In an analysis of variance the variation in the response measurements is partitoned into components that correspond to different sources of variation.

The goal in this procedure is to split the total variation in the data into a portion due to random error and portions due to changes in the values of the independent variable(s).

Variance of $n$ measurements

The variance of $n$ measurements is given by $$ s^2 = \frac{\sum_{i=1}^n (y_i - \bar{y})^2}{n-1} \, , $$ where $\bar{y}$ is the mean of the $n$ measurements.

Sums of squares and degrees of freedom

The numerator part is called the sum of squares of deviations from the mean, and the denominator is called the degrees of freedom.

The variance, after some algebra, can be rewritten as: $$ s^2 = \frac{\sum_{i=1}^n y_i^2 - \frac{1}{n} \, \left( \sum_{i=1}^n y_i \right)^2}{n-1} \, . $$ The first term in the numerator is called the "raw sum of squares" and the second term is called the "correction term for the mean". Another name for the numerator is the "corrected sum of squares", and this is usually abbreviated by Total $SS$ or $SS(Total)$.

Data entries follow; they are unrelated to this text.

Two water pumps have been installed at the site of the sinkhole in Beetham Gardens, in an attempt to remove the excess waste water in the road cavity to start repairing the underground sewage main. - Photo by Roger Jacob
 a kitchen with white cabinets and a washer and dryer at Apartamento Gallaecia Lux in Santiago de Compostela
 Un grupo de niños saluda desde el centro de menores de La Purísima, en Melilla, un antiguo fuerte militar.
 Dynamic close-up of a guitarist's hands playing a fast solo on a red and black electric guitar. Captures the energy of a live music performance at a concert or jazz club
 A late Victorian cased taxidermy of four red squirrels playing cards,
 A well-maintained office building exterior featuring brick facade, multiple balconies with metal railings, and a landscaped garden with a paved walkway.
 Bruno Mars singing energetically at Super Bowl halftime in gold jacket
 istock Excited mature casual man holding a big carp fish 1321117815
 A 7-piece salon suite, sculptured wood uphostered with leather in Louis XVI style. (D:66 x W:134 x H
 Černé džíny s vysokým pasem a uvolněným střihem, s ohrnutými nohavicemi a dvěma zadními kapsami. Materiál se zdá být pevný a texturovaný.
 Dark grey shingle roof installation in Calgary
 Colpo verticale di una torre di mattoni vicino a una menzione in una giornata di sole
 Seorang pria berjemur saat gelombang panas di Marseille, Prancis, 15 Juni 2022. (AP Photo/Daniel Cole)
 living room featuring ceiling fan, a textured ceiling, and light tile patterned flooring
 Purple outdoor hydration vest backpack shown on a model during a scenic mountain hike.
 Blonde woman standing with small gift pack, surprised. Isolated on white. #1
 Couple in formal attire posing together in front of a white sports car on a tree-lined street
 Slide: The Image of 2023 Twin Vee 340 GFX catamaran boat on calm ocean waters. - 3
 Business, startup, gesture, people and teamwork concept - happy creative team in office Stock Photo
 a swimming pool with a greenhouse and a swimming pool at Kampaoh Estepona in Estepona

The $SS$ in a one-way ANOVA can be split into two components, called the "sum of squares of treatments" and "sum of squares of error", abbreviated as $SST$ and $SSE$, respectively.

The guiding principle behind ANOVA is the decomposition of the sums of squares, or $SS(Total)$

Algebraically, this is expressed by $$ \begin{array}{ccccc} SS(Total) & = & SST & + & SSE \\ & & & & \\ \sum_{i=1}^k \sum_{j=1}^{n_i} (y_{ij} - \bar{y}_{\huge{\cdot \cdot}})^2 & = & \sum_{i=1}^k n_i (\bar{y}_{i \huge{\cdot}} - \bar{y}_{\huge{\cdot \cdot}})^2 & + & \sum_{i=1}^k \sum_{j=1}^{n_i} (y_{ij} - \bar{y}_{i \huge{\cdot}})^2 \, , \end{array}$$

where $k$ is the number of treatments and the bar over the $y_{\huge{\cdot \cdot}}$ denotes the "grand" or "overall" mean. Each $n_i$ is the number of observations for treatment $i$. The total number of observations is $N$ (the sum of the $n_i$).

Note on subscripting

Don't be alarmed by the double subscripting. The $SS(Total)$ can be written single or double subscripted. The double subscript stems from the way the data are arranged in the data table. The table is usually a rectangular array with $k$ columns and each column consists of $n_i$ rows (however, the lengths of the rows, or the $n_i$, may be unequal).

Definition of "Treatment"

We introduced the concept of treatment. The definition is: A treatment is a specific combination of factor levels whose effect is to be compared with other treatments.